Assignment 1 -
According to the piece on community life, what was marriage never intended to replace?
Assignment 2 -
Write out the piece on community life word for word, everything from "Community living has" down to "need on a material level.".

START Document segment

Community living has been made optional by our society’s success – most people don’t need their local community to survive and so many choose not to get involved at all. When you know you can have your own garden/ car/ computer/ T.V. – why share one? When you know that you are safe in bed at night because wars only happen ‘over there’ in some foreign land – there is no point in getting to know your neighbours – after all, you’ll never need to rely on them for anything. When you know you can go to the local supermarket and get anything you want to eat from anywhere in the world – why bother learning the skills for growing, catching, preparing, cooking or preserving food from the elders in your community? If we need something, we only have to buy it – we don’t have to bother forging relationships, sharing or learning skills from those around us to get what we need on a material level.

But what happens when disaster strikes? What happens if you never get married or have children – who do you rely on then? And what about when the oil runs out or something else stops our food chain in its industrial tracks? How can our communities support us when they are not functioning because we have forgotten how to share and support each other and we have handed all our collective power over to big business and the Government?

We don’t just need our fellows to survive on a material level. We need each other for belonging and spiritual connectedness. Since we collectively left the Church and the extended family we have increasingly put pressure on our primary sexual relationships to be ‘all things’ to us. Marriage (or a sexual relationship) was never intended to replace community. The nuclear family model has encouraged us to separate ourselves from the rest of our community in self sufficiency and privacy. But what happens when the relationship struggles, fails or someone dies?

The truth is; a huge amount of the loneliness and depression that is endemic in our society is born out of this lack of belonging to a larger community. We feel empty, disconnected and afraid and we don’t know why. Feeling secure and valued within a large community of people is an amazing antidote to the sense of separation our society engenders. We need community life to experience a sense of belonging, value and empowerment. Family and close friends play an important role but even they cannot replace living as part of a ‘village’ or belonging to a larger, impersonal group. In such a community we can experience being lovingly accepted whilst also maintaining our personal identity and values because the expectations of us are much lower than in personal relationships. You don’t have to be emotionally involved with people to feel a sense of belonging and spiritual unity.

So, how do we create a community life for ourselves? Where ever you live, you can start by being willing to get to know the people who live near by. Start small; say hello, or smile at people when passing by, even if you don’t know them. Shop locally and take the time to chat to your local shop keepers – friendliness always goes a long way. If you get your paper delivered, consider walking or cycling to the shop instead. Be willing to stop and chat on the street. You’d be amazed at how great this feels!

If you are feeling a bit more confident you could get more adventurous; find out what activities are happening locally and get involved or at least show your face… Knock on a neighbour’s door to borrow something or ask for help. Invite someone round for a cuppa, or host a neighbour’s drinks night. If nothing is happening where you live, or you don’t fancy what’s on offer, start your own thing. You could organise a street party, fête or Christmas fair!

If you are more comfortable taking a practical approach there are also many things you can do. Start or join a community garden, allotment or orchard. Do some conservation work. Contribute to or start a local rag. Organise some litter picking, or gardening for elderly neighbours. Start a child care swap or sharing circle…

There are always things you can do to help improve your neighbourhood or the lives of those who live in it. All you need is willingness and patience. You can take your time and see what works for you and your community. Most people are just waiting for an excuse to reach out to their neighbours and will welcome your enthusiasm. Remember – the point of getting involved is both to enrich your life and to create a strong, empowered and effective community. Getting involved will give you more social connectedness and a wonderful sense of pride in where you live.

END Document segment
START Recorded data

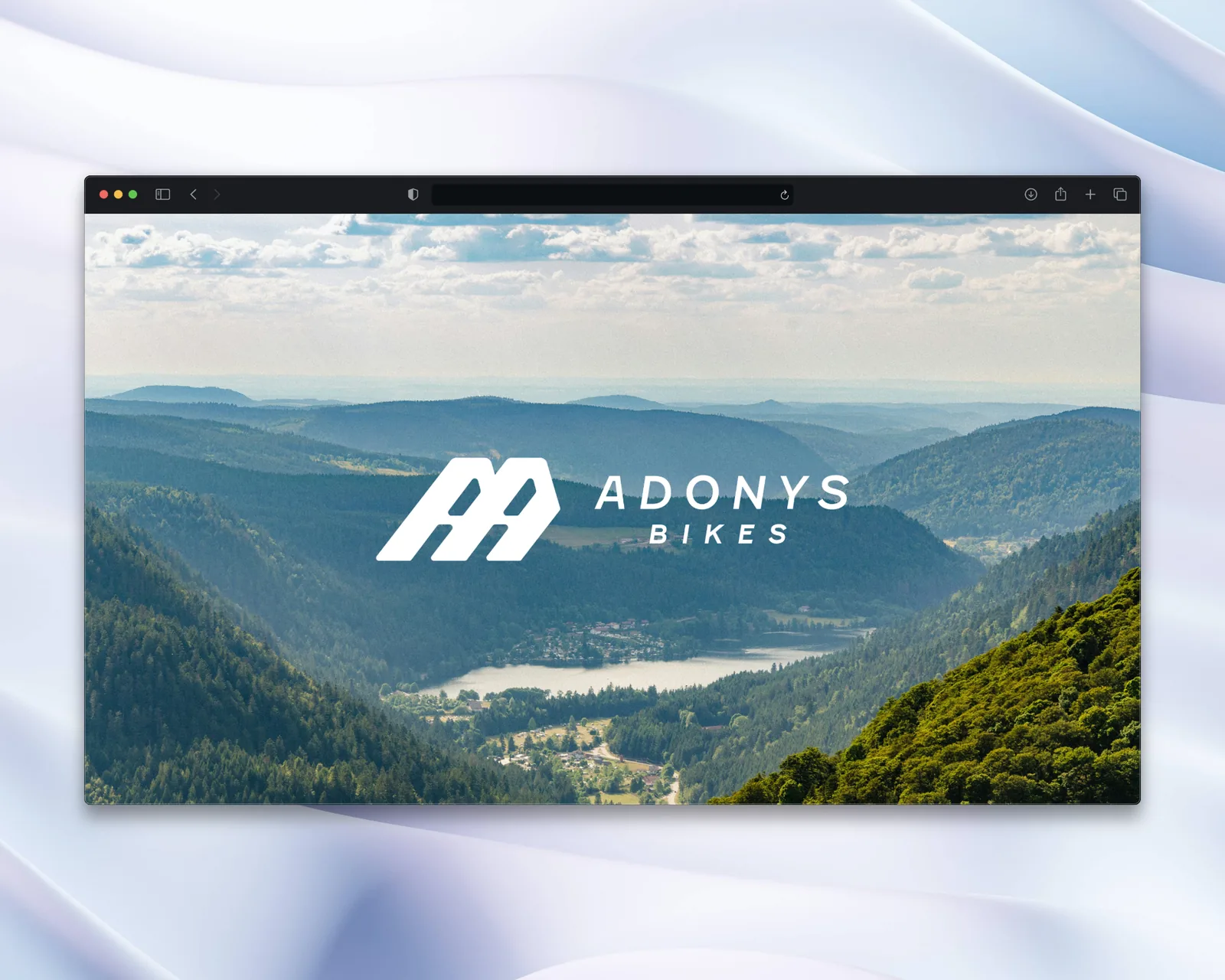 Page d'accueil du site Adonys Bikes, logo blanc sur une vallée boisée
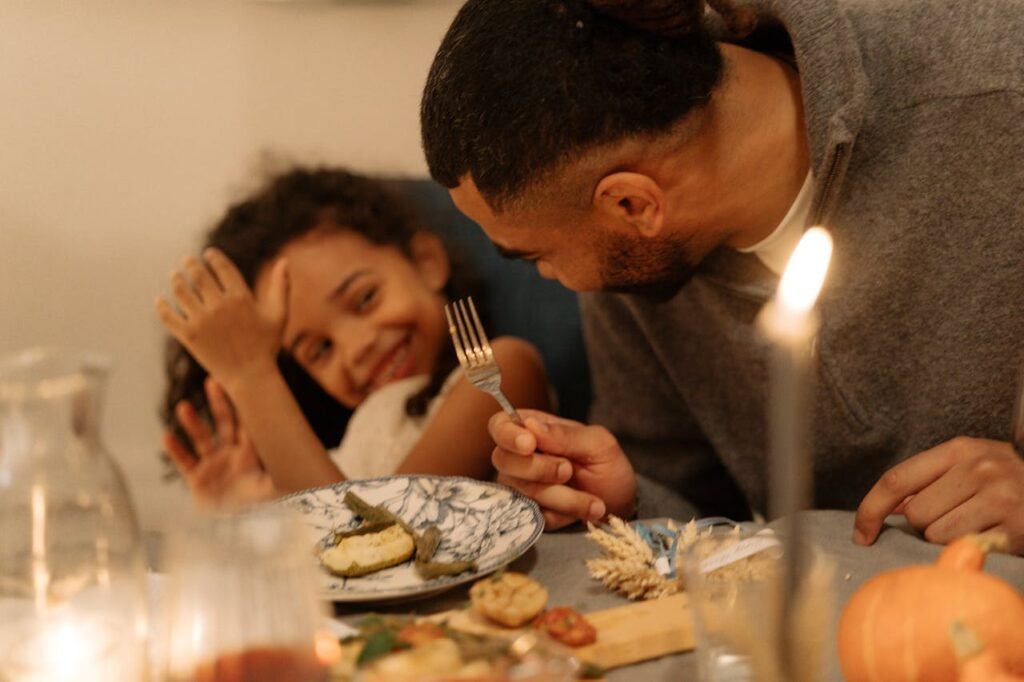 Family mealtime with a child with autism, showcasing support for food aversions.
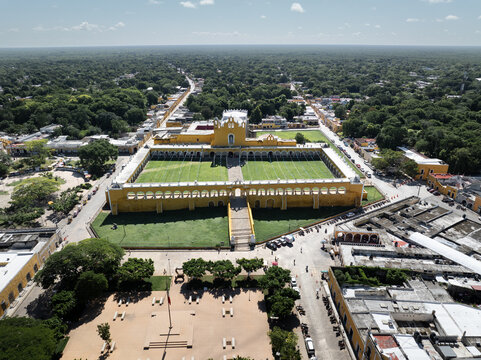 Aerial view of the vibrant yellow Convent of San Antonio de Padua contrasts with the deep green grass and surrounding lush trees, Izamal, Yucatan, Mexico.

END Recorded data

Written response 1 -
Community.

Written response 2 -
Community living has been made optional by our society’s success – most people don’t need their local community to survive and so many choose not to get involved at all. When you know you can have your own garden/ car/ computer/ T.V. – why share one? When you know that you are safe in bed at night because wars only happen ‘over there’ in some foreign land – there is no point in getting to know your neighbours – after all, you’ll never need to rely on them for anything. When you know you can go to the local supermarket and get anything you want to eat from anywhere in the world – why bother learning the skills for growing, catching, preparing, cooking or preserving food from the elders in your community? If we need something, we only have to buy it – we don’t have to bother forging relationships, sharing or learning skills from those around us to get what we need on a material level.